§ ESTRATTO:
****************

L’avvocato Priolo, sociologo, economista e giornalista professionista, autore di alcune pubblicazioni ed articoli sul fenomeno dei femminicidi, ci espone le sue teorie.
“Città di Marino, ancora il fenomeno del c.d. “femminicidio” dilania le comunità delle città italiane piccole e grandi con un rituale ormai consolidato. L’omicida non fugge: o si uccide o si consegna alle forze dell’ordine, come si liberasse da un male insopportabile.
Antonio Boccia, carabiniere di 57 anni operativo presso la direzione servizio antidroga di via Anagnina, spara tre colpi di pistola alla moglie o compagna, Anna Maria A., insegnante di 50 anni, dirigente di una scuola elementare a Frattocchie, Marino. L’uomo poi si è tolto la vita con la stessa arma. La donna ferita gravemente è stata soccorsa e trasportata d’urgenza in eliambulanza al pronto soccorso dell’ospedale San Camillo di Roma. Appare che le sue condizioni siano molto gravi, non si hanno notizie se sia in pericolo di vita.
Avvocato Priolo lei studia il fenomeno del “femminicidio” da tempo con pubblicazioni ed inchieste giornalistiche, qual è la causa di questa incessante strage di innocenti?

****************

§ DATI ESTRATTI:
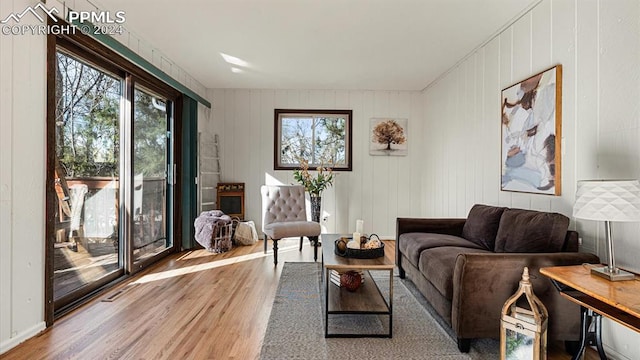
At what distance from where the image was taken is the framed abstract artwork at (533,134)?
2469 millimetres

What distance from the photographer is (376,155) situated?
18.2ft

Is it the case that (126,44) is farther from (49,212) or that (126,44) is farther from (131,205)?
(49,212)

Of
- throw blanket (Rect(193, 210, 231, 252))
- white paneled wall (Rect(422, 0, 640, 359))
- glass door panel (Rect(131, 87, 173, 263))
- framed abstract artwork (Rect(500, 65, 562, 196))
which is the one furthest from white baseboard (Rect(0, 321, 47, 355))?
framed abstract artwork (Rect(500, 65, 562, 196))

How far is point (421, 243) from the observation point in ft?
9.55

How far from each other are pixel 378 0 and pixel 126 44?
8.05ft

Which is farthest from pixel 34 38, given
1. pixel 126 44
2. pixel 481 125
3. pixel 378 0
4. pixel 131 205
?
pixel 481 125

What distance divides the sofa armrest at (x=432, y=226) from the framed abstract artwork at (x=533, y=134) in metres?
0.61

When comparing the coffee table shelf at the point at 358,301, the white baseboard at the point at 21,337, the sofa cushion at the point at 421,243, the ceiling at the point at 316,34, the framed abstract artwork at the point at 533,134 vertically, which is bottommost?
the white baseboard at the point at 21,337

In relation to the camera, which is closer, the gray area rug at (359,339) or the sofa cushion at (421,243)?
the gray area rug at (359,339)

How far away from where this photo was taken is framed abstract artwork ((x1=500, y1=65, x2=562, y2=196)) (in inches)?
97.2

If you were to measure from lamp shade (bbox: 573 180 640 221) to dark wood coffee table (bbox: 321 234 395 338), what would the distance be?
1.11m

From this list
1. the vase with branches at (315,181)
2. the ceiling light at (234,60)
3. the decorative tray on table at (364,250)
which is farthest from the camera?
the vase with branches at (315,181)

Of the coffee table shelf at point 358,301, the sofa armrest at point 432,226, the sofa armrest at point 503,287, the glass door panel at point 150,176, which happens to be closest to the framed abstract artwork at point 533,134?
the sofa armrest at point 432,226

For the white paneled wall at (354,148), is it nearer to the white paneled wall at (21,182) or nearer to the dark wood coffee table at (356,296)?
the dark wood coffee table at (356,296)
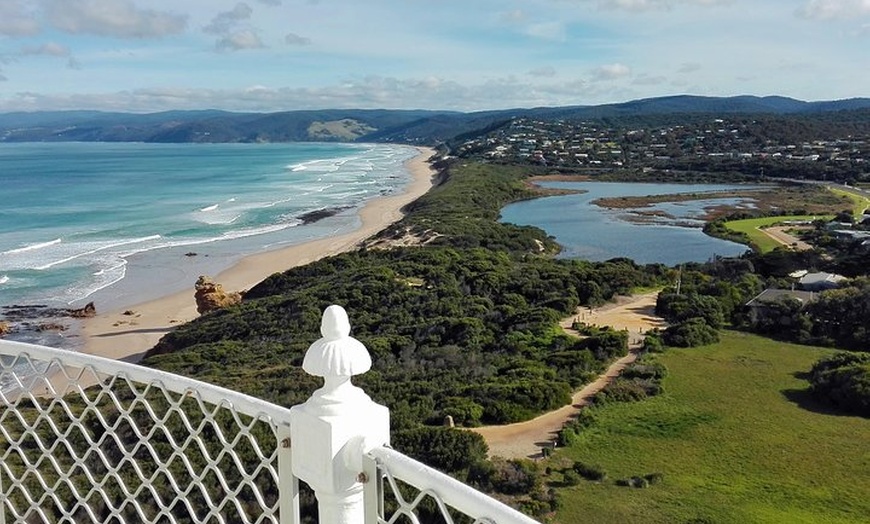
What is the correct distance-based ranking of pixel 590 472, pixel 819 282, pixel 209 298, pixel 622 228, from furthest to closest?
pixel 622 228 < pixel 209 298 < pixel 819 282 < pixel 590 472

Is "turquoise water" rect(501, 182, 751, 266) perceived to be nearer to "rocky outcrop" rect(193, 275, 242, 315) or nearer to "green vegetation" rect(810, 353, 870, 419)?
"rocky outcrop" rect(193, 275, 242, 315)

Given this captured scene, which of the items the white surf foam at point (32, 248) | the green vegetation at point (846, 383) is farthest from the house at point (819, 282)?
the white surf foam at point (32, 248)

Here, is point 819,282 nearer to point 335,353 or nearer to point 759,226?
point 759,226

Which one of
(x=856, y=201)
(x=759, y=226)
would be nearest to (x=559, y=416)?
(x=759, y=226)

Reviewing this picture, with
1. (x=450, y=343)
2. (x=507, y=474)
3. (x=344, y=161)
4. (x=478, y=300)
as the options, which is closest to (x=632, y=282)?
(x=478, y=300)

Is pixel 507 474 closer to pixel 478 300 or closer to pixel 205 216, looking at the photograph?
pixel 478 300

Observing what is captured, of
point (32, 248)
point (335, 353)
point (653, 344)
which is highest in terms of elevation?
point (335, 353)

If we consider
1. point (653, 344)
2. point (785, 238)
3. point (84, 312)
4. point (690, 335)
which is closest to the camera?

****************

§ LE CONSEGNE:
[1] Ripeti fedelmente il brano sul femminicidio di Marino da "Antonio Boccia, carabiniere" fino a "strage di innocenti?" compreso.
[2] Queste affermazioni concordano con il brano sul femminicidio di Marino? Per ciascuna rispondi sì o no e cita tra virgolette le parole del brano che lo stabiliscono. (a) Secondo il brano, l'omicida di solito fugge. (b) La donna è stata portata in eliambulanza all'ospedale San Camillo di Roma. (c) Antonio Boccia aveva 57 anni.

§ SOLUZIONI:
[1]
Antonio Boccia, carabiniere di 57 anni operativo presso la direzione servizio antidroga di via Anagnina, spara tre colpi di pistola alla moglie o compagna, Anna Maria A., insegnante di 50 anni, dirigente di una scuola elementare a Frattocchie, Marino. L’uomo poi si è tolto la vita con la stessa arma. La donna ferita gravemente è stata soccorsa e trasportata d’urgenza in eliambulanza al pronto soccorso dell’ospedale San Camillo di Roma. Appare che le sue condizioni siano molto gravi, non si hanno notizie se sia in pericolo di vita.
Avvocato Priolo lei studia il fenomeno del “femminicidio” da tempo con pubblicazioni ed inchieste giornalistiche, qual è la causa di questa incessante strage di innocenti?

[2]
(a) No: "L’omicida non fugge: o si uccide o si consegna alle forze dell’ordine".
(b) Sì: "trasportata d’urgenza in eliambulanza al pronto soccorso dell’ospedale San Camillo di Roma".
(c) Sì: "Antonio Boccia, carabiniere di 57 anni".